- _Objective_: Copy each of the records below word for word.

- _Data extract_:
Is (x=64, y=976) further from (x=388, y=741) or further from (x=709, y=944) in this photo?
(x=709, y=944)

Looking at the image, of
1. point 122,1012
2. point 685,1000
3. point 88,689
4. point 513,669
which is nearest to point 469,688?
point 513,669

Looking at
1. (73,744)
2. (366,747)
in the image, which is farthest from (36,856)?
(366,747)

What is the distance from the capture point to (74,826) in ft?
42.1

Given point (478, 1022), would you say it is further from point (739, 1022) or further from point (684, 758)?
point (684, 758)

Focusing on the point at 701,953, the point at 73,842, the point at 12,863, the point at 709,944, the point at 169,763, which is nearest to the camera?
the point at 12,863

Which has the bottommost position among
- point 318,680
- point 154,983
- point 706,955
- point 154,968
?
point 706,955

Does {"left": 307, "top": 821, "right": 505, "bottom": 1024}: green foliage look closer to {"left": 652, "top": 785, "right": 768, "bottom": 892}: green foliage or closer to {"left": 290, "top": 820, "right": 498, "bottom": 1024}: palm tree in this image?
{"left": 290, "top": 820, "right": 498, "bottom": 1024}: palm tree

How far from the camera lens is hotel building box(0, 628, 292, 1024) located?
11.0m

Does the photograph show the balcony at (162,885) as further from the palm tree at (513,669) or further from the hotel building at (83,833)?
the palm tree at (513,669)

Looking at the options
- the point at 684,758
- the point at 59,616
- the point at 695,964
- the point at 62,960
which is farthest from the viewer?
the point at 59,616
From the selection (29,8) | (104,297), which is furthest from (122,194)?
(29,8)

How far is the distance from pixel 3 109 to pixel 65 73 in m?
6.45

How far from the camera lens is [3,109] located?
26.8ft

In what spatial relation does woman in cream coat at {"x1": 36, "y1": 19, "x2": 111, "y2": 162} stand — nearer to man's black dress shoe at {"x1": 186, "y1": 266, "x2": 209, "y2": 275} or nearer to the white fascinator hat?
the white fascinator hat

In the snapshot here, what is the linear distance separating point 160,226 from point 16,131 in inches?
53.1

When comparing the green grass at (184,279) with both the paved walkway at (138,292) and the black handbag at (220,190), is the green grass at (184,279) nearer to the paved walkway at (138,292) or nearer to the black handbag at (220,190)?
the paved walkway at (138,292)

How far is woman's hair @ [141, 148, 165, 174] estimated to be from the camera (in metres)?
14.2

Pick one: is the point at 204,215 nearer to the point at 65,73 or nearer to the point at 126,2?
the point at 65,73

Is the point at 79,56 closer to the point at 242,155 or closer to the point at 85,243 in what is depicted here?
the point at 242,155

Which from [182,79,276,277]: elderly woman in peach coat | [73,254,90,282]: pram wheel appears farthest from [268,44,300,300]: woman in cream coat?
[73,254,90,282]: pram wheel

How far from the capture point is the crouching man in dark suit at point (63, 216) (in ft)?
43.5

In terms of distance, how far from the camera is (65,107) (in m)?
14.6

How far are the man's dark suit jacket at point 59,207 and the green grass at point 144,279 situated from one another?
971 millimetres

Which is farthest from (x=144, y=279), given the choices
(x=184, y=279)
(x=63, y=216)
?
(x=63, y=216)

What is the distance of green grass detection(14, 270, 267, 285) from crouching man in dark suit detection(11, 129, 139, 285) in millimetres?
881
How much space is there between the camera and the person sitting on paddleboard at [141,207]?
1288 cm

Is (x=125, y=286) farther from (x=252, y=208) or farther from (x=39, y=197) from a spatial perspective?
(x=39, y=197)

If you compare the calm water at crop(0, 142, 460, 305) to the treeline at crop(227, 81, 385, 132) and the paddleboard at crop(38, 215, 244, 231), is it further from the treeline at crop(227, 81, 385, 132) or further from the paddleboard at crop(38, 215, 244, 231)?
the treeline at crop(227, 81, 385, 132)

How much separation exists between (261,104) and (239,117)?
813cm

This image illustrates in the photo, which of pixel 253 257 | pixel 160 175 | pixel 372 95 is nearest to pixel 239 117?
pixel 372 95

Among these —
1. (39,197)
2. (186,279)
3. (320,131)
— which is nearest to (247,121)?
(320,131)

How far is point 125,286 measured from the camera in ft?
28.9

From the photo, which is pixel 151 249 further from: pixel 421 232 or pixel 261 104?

- _Solution for this problem_:
Is (x=64, y=976) further from (x=388, y=741) or further from (x=709, y=944) in this photo?
(x=709, y=944)

Looking at the image, of
1. point 122,1012
2. point 685,1000
3. point 88,689
4. point 513,669
which is nearest to point 469,688?
point 513,669

Looking at
1. (73,744)
2. (366,747)
in the image, which is farthest from (36,856)?
(366,747)

What is the distance from the capture point to (74,826) in ft?
42.1

Given point (478, 1022), would you say it is further from point (739, 1022) or further from point (684, 758)?
point (684, 758)

Focusing on the point at 701,953, the point at 73,842, the point at 12,863, the point at 709,944, the point at 169,763, which is nearest to the camera?
the point at 12,863

Which has the bottommost position among
- point 318,680
- point 154,983
- point 706,955
- point 154,968
?
point 706,955

Does {"left": 307, "top": 821, "right": 505, "bottom": 1024}: green foliage look closer to {"left": 652, "top": 785, "right": 768, "bottom": 892}: green foliage or closer to {"left": 290, "top": 820, "right": 498, "bottom": 1024}: palm tree in this image?
{"left": 290, "top": 820, "right": 498, "bottom": 1024}: palm tree

How far from the camera lens is hotel building box(0, 628, 292, 1024) located?
11.0m

Does the photograph show the balcony at (162,885) as further from the palm tree at (513,669) or further from the hotel building at (83,833)?
the palm tree at (513,669)

Looking at the options
- the point at 684,758
- the point at 59,616
- the point at 695,964
- the point at 62,960
which is farthest from the viewer?
the point at 59,616
From the selection (29,8) | (104,297), which is furthest from (122,194)?
(29,8)

How far is the distance from pixel 3 109 to pixel 65 73 in m?
6.45

How far from the camera lens is [3,109] located?
26.8ft

In what spatial relation does woman in cream coat at {"x1": 36, "y1": 19, "x2": 111, "y2": 162} stand — nearer to man's black dress shoe at {"x1": 186, "y1": 266, "x2": 209, "y2": 275} or nearer to the white fascinator hat?
the white fascinator hat

In the snapshot here, what is the linear distance separating point 160,226 from point 16,131 in inches?
53.1

When comparing the green grass at (184,279) with both the paved walkway at (138,292) and the black handbag at (220,190), is the green grass at (184,279) nearer to the paved walkway at (138,292) or nearer to the black handbag at (220,190)?
the paved walkway at (138,292)

How far is woman's hair @ [141, 148, 165, 174] estimated to be from the camera (in metres)?
14.2

Pick one: is the point at 204,215 nearer to the point at 65,73 or nearer to the point at 126,2?
the point at 65,73

Is the point at 79,56 closer to the point at 242,155 or closer to the point at 85,243 in what is depicted here?
the point at 242,155

Which from [182,79,276,277]: elderly woman in peach coat | [73,254,90,282]: pram wheel appears farthest from [268,44,300,300]: woman in cream coat?
[73,254,90,282]: pram wheel

How far from the capture point is the crouching man in dark suit at point (63, 216) (in ft)?
43.5

In terms of distance, how far from the camera is (65,107) (in m)?
14.6

How far are the man's dark suit jacket at point 59,207 and the green grass at point 144,279 situated from one another?
971 millimetres

Which is farthest from (x=144, y=279), given the choices
(x=184, y=279)
(x=63, y=216)
?
(x=63, y=216)

What is the distance of green grass detection(14, 270, 267, 285) from crouching man in dark suit detection(11, 129, 139, 285) in millimetres?
881
How much space is there between the camera and the person sitting on paddleboard at [141,207]?
1288 cm

Is (x=125, y=286) farther from (x=252, y=208) or farther from (x=39, y=197) from a spatial perspective?
(x=39, y=197)

If you compare the calm water at crop(0, 142, 460, 305) to the treeline at crop(227, 81, 385, 132) and the paddleboard at crop(38, 215, 244, 231), is it further from the treeline at crop(227, 81, 385, 132) or further from the paddleboard at crop(38, 215, 244, 231)?
the treeline at crop(227, 81, 385, 132)

How much separation exists between (261,104) and (239,117)?
813cm

This image illustrates in the photo, which of pixel 253 257 | pixel 160 175 | pixel 372 95 is nearest to pixel 239 117?
pixel 372 95

Among these —
1. (39,197)
2. (186,279)
3. (320,131)
— which is nearest to (247,121)?
(320,131)

How far is point 125,286 measured from the camera in ft?
28.9

From the photo, which is pixel 151 249 further from: pixel 421 232 or pixel 261 104?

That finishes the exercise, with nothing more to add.